SELECTED EXCERPT:

>>

According to court documents, Anderson operated two dark web storefronts, using the screenname “sinmed,” to sell alprazolam and other controlled substances. Codd and Maccarty helped with manufacturing and equipment procurement.

Over the course of the operation, undercover investigators from Manhattan’s DA bought approximately 10,000 alprazolam tablets, in addition to ketamine and GHB, from the ‘sinmed’ storefronts.

Additionally, the Manhattan DA Cybercrime and Identity Theft Bureau identified over 1,000 packages that were sent by the defendants from New Jersey to locations across the country, and seized an additional 8,000 tablets by intercepting several of these.

The majority of packages had return addresses that falsely identified the sender as a Manhattan business, including multiple Manhattan law firms, and a real estate agency.

Anderson and Maccarty created a shell company, Next Level Research and Development, to buy over 1,000 kilograms of microcrystalline cellulose – the main ingredient used to make pharmaceutical tablets.

As part of the scheme, they also used Maccarty’s phone repair store, The Wireless Spot, to buy a pill press, a powder mixer, and “punch dies” used to imprint “Xanax” labels on the alprazolam pills.

All three defendants laundered more than $2.3 million in proceeds by using the Bitcoin they received as payment to load pre-paid debit cards, and collectively withdrew more than $1 million from ATMs in Manhattan and New Jersey.

It’s not the first time cryptocurrency has been used to fuel illicit dark web operations and it surely won’t be the last. But if this story proves anything it’s that US law enforcement is closely monitoring the web’s underworld, and it won’t do to simply use BTC as a way for criminals to cover their tracks.

<<

BRIEF A: In the report on the "sinmed" dark web case, why did Anderson and Maccarty set up Next Level Research and Development?
BRIEF B: Retype part of the report on the "sinmed" case, starting at the words "Over the course" and ending after "several of these.".

DATA TO EXAMINE:
>>

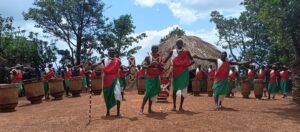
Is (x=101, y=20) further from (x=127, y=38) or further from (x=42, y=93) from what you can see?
(x=42, y=93)

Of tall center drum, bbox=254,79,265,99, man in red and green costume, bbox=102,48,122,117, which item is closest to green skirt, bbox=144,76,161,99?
man in red and green costume, bbox=102,48,122,117

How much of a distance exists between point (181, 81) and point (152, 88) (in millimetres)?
783

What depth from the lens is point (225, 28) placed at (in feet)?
117

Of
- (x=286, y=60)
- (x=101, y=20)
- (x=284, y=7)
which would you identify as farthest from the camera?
(x=101, y=20)

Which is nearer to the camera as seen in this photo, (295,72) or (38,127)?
(38,127)

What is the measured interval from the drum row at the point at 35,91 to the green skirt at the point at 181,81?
677 centimetres

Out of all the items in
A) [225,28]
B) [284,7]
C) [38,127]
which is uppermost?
[225,28]

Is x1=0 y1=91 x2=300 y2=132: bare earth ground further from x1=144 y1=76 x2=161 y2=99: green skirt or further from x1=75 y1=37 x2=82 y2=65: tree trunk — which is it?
x1=75 y1=37 x2=82 y2=65: tree trunk

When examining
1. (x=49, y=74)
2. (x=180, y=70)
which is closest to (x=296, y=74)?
(x=180, y=70)

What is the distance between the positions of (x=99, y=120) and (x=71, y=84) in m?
10.6

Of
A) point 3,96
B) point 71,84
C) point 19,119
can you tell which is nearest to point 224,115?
point 19,119

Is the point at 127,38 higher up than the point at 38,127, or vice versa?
the point at 127,38

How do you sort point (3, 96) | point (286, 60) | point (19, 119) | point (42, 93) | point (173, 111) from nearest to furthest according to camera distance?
point (173, 111), point (19, 119), point (3, 96), point (42, 93), point (286, 60)

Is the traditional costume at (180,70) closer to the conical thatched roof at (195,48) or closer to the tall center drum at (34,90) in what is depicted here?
the tall center drum at (34,90)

<<

ANSWER SECTION A: They created the shell company to buy over 1,000 kilograms of microcrystalline cellulose, which is the main ingredient used to make pharmaceutical tablets.

ANSWER SECTION B:
Over the course of the operation, undercover investigators from Manhattan’s DA bought approximately 10,000 alprazolam tablets, in addition to ketamine and GHB, from the ‘sinmed’ storefronts.

Additionally, the Manhattan DA Cybercrime and Identity Theft Bureau identified over 1,000 packages that were sent by the defendants from New Jersey to locations across the country, and seized an additional 8,000 tablets by intercepting several of these.